Dr. Pécoul has led DNDi since its founding in 2003. DNDi and its partners have built the largest and most robust R&D portfolio ever for three of the most neglected diseases (leishmaniasis, human African trypanosomiasis, and Chagas disease), and launched ASAQ and ASMQ, two low-cost, non-patented antimalarial combinations. Pécoul played a key role in the formation of DNDi as part of the Access to Essential Medicines Campaign of Médecins Sans Frontières (MSF). Prior to his involvement with the campaign, Pécoul was Executive Director of MSF-France, co-founder of Epicentre, and a MSF field physician in Africa, Latin America, and Asia.
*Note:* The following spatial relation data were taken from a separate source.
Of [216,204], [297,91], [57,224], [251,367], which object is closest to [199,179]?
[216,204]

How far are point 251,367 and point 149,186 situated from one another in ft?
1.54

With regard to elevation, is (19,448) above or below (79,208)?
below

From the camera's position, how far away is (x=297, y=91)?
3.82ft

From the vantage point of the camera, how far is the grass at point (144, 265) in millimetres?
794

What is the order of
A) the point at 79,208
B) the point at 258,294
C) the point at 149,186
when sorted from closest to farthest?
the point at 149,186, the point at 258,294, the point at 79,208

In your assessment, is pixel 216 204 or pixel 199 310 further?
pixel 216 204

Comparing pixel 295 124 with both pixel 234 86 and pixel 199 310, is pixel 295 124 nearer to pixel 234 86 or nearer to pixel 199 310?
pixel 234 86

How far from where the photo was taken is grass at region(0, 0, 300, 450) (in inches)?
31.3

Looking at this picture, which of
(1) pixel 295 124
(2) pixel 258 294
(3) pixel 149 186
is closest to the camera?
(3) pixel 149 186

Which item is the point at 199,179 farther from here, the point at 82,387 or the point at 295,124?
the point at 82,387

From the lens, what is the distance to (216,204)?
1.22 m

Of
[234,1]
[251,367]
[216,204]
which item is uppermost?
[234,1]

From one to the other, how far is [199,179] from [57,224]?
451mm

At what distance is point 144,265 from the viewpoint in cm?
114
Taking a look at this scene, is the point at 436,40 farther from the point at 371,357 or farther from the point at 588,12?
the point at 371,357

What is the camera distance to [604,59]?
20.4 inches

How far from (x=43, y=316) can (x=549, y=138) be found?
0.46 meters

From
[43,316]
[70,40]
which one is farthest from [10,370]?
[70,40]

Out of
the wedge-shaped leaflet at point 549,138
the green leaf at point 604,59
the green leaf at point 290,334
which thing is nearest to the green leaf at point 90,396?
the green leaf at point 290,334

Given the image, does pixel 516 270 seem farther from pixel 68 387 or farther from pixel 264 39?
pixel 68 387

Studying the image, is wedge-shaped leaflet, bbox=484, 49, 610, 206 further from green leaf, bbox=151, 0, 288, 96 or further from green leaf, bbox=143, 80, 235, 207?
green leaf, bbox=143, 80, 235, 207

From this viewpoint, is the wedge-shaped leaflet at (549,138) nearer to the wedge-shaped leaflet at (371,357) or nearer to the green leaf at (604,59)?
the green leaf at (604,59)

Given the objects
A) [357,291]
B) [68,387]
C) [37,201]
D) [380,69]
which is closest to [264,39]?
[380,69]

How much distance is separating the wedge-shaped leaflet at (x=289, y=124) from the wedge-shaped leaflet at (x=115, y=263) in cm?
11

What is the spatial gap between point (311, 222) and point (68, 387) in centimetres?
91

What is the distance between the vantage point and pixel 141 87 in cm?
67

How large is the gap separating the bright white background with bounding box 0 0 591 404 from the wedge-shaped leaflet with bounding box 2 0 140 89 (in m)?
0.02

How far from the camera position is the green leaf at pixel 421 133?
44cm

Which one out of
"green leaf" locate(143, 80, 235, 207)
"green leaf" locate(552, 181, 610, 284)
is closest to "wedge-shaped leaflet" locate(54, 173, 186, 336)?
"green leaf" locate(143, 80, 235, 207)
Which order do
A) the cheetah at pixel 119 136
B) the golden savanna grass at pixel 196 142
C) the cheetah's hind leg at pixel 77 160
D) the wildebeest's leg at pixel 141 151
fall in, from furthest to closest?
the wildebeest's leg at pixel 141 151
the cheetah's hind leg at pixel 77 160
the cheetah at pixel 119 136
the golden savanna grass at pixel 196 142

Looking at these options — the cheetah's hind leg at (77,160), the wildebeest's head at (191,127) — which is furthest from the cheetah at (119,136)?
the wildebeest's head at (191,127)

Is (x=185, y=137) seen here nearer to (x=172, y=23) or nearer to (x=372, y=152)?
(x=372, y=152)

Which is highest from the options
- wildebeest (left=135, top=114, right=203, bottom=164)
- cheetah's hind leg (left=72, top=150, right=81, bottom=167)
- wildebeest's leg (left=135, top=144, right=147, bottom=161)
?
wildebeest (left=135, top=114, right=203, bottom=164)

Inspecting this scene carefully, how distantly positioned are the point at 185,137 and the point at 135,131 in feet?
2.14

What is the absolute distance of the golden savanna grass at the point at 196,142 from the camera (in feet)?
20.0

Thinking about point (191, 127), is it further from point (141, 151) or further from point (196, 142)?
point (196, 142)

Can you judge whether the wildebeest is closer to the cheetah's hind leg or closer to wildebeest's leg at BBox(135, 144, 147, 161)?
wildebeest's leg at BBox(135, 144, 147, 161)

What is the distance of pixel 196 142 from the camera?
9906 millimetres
Pécoul obtained his MD from the University of Clermont Ferrand and his MPH from Tulane University.

Darin Portnoy, MD, MPH, Family Medicine Attending/Teaching Faculty, Residency Program in Family and Social Medicine, Montefiore Medical Center and Family Health Center; Former President, MSF USA

Darin Portnoy is an attending physician at Montefiore Medical Center and on Faculty at Albert Einstein College of Medicine. Dr. Portnoy has worked for 14 years with Doctors Without Borders/Médecins Sans Frontières (MSF) as a field doctor and medical coordinator in such places as Uzbekistan, El Salvador, Georgia, Sudan, Liberia, Nigeria, and Ethiopia. From 2004-2008, he was the President of MSF USA and a member of the organization's governing International Council. Prior to that, he served on the organization's Board of Directors beginning in 2001. Presently, he serves on MSF USA's Board of Advisors. In addition to continuing to be involved with MSF, Dr. Portnoy has supported Human Rights Watch in their research on the Zambian prison system, and is President of a Foundation that supports the construction of schools, bridges and water projects in Guatemala. Dr. Portnoy teaches medical students and residents; lectures at universities, grand rounds, and conferences around the country; and has been a course instructor for global health and humanitarian aid courses at Einstein and at Cornell. He received his M.D. and MPH from Tulane University.